Film Review: The Quatermass Conclusion (dir by Piers Haggard)


1979’s The Quatermass Conclusion opens with a narrator telling us that civilization is collapsing and no one knows why.

Though the film takes place in London and the English countryside, we are told that societal collapse a worldwide phenomenon.  What we see in London is a city that has been taken over by criminal gangs, where the police stand-by helplessly and watch as battles play out.  The elderly, abandoned by their government, hide out in decrepit homes and try to avoid being noticed.  The future is a world that is pretty much ruled by the young and the young appear to be insane.

Even if one escapes the gangs, there’s still the Planet People to deal with.  The Planet People are a group of hippies, who walk across the countryside and who claim that they are going to be transported to another planet.  At first glance, they make seem innocent and even a bit ludicrous.  But they are actually aggressive and angry, convinced that the adults have destroyed the Earth and that the young are the chosen ones who will be transported to a better world.  They are led by a man who calls himself Kick Along (Ralph Arliss), an anti-Semite who smiles when he manages to find a gun and who clearly relishes getting to decide who deserves to be saved and who doesn’t.

Into all of this comes a retired scientist named Bernard Quatermass (John Mills).  Elderly and suffering from heart disease, Quatermass has come to London to search for his missing granddaughter.  Because Quatermass has spent the last few years living in the Scottish highlands and because the British government has covered-up the extent of the unrest, he is shocked to discover just how bad things have become.  Rescued from a gang by another scientist, an astronomer named Joe Kapp (Simon MacCorkindale), Quatermass finds himself watching as humanity slowly sacrifices itself to an alien presence who is not interested in saving anyone but who instead just wants to feast.

The Quatermass Conclusion started life as a 4-episode British television simply called Quatermass, which was the last to feature the character of Prof. Bernard Quatermass.  The four-hour miniseries was edited down to a 100-minute feature film that was subsequently released outside of the UK.  As a result of the editing, The Quatermass Conclusion is a occasionally intriguing, frequently messy, and almost relentlessly downbeat.  Having seen both the original miniseries and the subsequent film, I can tell you that tragedies that were evenly spaced out over the course of four hours come at you nonstop in the feature version.  It seems like every other scene features someone either dying or giving up hope.  Themes that were fully developed in the miniseries are only hinted at in the feature film.  Events that were fully explained and built-up in the miniseries seem to spring out of nowhere in the movie, giving the whole thing a disjointed but nightmarish feel.

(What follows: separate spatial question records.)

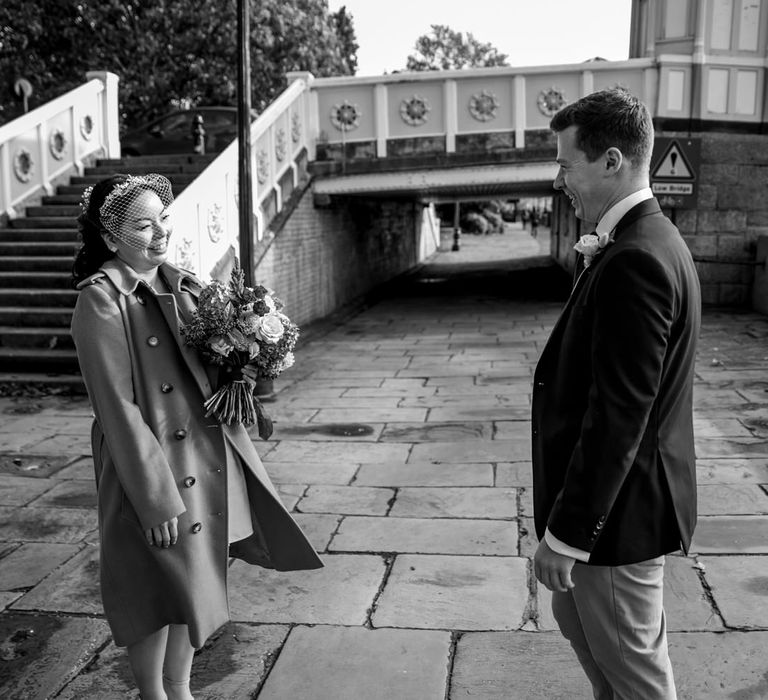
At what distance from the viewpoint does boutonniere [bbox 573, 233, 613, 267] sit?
2.05 m

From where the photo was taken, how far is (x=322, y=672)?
10.6 feet

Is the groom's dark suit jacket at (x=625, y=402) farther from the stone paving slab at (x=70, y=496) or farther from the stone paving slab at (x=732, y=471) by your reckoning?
the stone paving slab at (x=70, y=496)

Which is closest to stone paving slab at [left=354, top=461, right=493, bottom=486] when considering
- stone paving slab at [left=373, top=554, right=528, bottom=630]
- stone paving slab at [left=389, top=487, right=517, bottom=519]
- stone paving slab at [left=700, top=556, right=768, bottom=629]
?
stone paving slab at [left=389, top=487, right=517, bottom=519]

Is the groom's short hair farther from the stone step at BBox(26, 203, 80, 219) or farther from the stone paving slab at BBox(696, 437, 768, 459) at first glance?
the stone step at BBox(26, 203, 80, 219)

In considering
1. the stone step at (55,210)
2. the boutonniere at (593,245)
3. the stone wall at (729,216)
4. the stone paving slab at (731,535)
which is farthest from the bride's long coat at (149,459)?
the stone wall at (729,216)

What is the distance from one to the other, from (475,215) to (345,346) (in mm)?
38698

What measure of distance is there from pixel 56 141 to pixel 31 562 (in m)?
9.66

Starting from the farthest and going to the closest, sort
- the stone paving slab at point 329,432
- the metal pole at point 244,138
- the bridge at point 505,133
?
the bridge at point 505,133
the metal pole at point 244,138
the stone paving slab at point 329,432

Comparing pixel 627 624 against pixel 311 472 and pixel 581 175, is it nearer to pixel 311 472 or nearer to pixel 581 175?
pixel 581 175

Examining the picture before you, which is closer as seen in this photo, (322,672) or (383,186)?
(322,672)

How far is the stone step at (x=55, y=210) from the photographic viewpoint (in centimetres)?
1163

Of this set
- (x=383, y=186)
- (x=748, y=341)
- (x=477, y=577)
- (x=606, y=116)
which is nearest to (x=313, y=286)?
(x=383, y=186)

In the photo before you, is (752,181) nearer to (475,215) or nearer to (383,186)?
(383,186)

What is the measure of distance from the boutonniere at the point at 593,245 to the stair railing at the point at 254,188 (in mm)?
7428
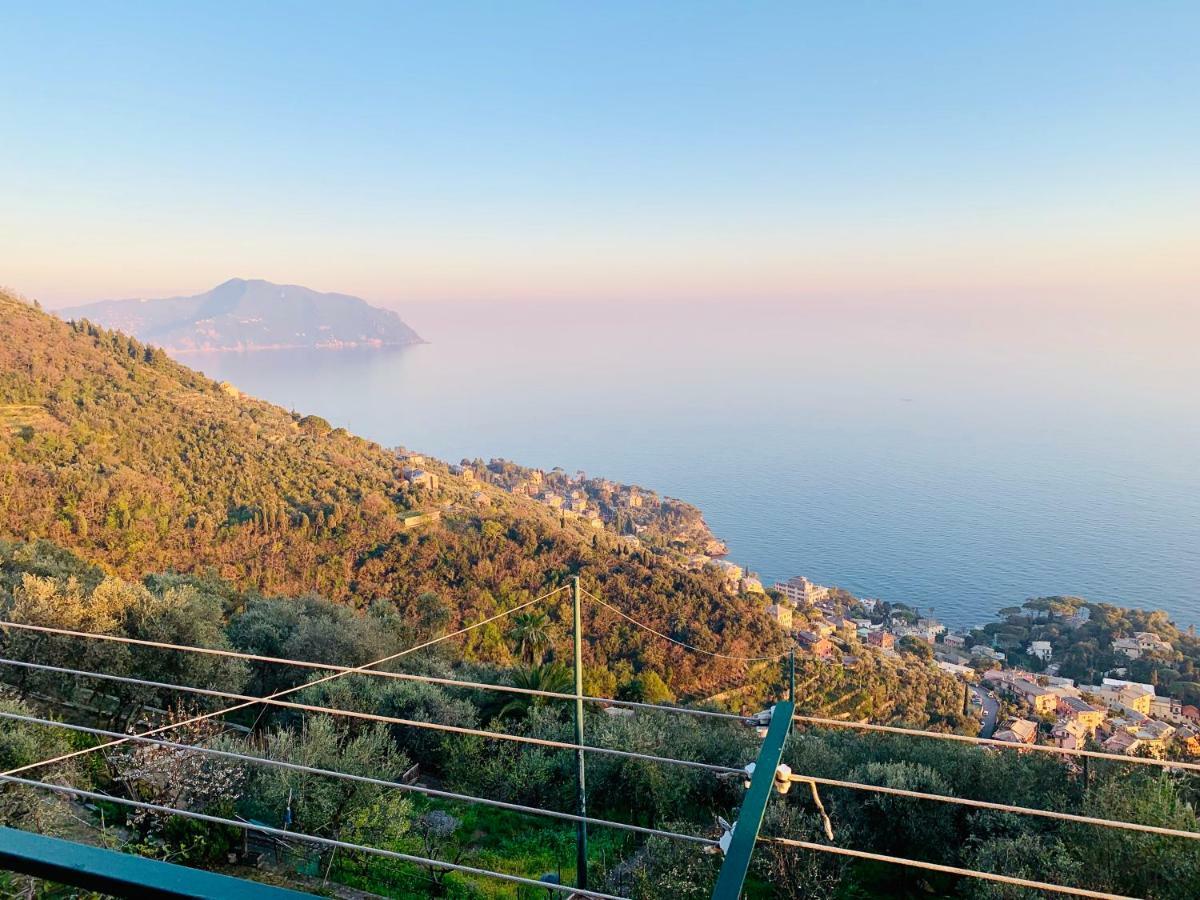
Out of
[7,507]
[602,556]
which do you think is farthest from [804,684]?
[7,507]

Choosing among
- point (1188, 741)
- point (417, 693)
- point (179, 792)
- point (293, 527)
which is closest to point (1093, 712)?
point (1188, 741)

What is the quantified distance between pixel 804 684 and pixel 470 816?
17592 millimetres

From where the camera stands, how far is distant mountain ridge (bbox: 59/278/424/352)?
138375mm

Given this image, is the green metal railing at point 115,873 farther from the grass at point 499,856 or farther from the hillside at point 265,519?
the hillside at point 265,519

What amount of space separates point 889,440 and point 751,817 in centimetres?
10299

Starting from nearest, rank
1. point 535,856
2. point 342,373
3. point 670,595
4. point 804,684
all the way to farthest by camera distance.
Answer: point 535,856, point 804,684, point 670,595, point 342,373

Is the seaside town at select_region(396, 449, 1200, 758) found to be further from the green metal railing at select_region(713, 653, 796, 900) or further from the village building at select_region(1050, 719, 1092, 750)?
the green metal railing at select_region(713, 653, 796, 900)

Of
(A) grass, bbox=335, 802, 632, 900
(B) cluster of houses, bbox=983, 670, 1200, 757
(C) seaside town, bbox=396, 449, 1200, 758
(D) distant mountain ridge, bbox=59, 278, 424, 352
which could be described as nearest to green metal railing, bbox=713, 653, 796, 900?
(A) grass, bbox=335, 802, 632, 900

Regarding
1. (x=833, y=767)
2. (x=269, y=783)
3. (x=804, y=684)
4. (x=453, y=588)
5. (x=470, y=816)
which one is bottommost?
(x=804, y=684)

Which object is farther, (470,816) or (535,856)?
(470,816)

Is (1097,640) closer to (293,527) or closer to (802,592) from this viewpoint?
(802,592)

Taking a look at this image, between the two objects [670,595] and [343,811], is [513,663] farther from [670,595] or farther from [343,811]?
[343,811]

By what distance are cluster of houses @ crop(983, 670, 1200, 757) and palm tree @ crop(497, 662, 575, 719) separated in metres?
9.81

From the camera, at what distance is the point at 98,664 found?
35.2 feet
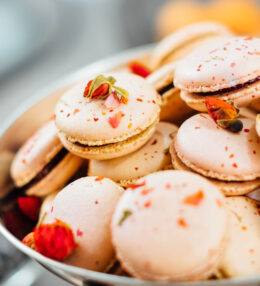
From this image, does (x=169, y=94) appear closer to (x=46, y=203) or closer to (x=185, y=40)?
(x=185, y=40)

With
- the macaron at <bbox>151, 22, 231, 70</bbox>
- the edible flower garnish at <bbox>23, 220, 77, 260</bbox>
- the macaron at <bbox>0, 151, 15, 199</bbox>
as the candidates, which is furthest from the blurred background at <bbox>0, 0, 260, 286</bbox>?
the edible flower garnish at <bbox>23, 220, 77, 260</bbox>

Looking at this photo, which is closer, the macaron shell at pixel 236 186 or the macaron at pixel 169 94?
the macaron shell at pixel 236 186

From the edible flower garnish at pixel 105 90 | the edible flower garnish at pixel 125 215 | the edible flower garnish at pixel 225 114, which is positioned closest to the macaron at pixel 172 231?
the edible flower garnish at pixel 125 215

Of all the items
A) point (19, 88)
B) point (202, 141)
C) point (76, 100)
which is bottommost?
point (19, 88)

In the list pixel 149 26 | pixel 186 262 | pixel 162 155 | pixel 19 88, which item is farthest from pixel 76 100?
pixel 19 88

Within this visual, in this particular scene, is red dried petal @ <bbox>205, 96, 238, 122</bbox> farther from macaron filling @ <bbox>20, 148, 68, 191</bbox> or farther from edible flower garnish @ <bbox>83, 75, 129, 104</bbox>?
macaron filling @ <bbox>20, 148, 68, 191</bbox>

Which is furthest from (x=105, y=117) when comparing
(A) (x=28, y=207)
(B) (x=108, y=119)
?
(A) (x=28, y=207)

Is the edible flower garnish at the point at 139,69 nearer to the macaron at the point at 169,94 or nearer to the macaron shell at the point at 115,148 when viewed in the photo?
the macaron at the point at 169,94

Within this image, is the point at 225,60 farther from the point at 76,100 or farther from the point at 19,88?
the point at 19,88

Taken on its own, the film has its flaws.  I’m not really sure that the plot can truly be followed if you haven’t already watched the original miniseries. As the unfortunately-named Kick Along, Ralph Arliss gives a disturbingly plausible portrayal of a fascist who has adapted to the latest trend and John Mills is instantly sympathetic as the mentally strong but physically weak Prof. Quatermass but some of the other performances are definitely more appropriate for television than a film.  And yet the film has moments that work incredibly well.  A scene where the alien presence feasts on the thousands who have gathered at Wembley Stadium is undeniably well-done and brings to mind the real-life reports of political dissidents being held and executed in South American soccer stadiums.  By the end of the film, the atmosphere has become so polluted with the particles of human remains that it takes on a sickly yellow hue.  Even the film relentlessly bleak tone works.  If you’re going to make a movie about the collapse of civilization, you should definitely go all out.  There’s not much deliberate humor in The Quatermass Conclusion but, then again, there’s not much to smile about when the world’s collapsing.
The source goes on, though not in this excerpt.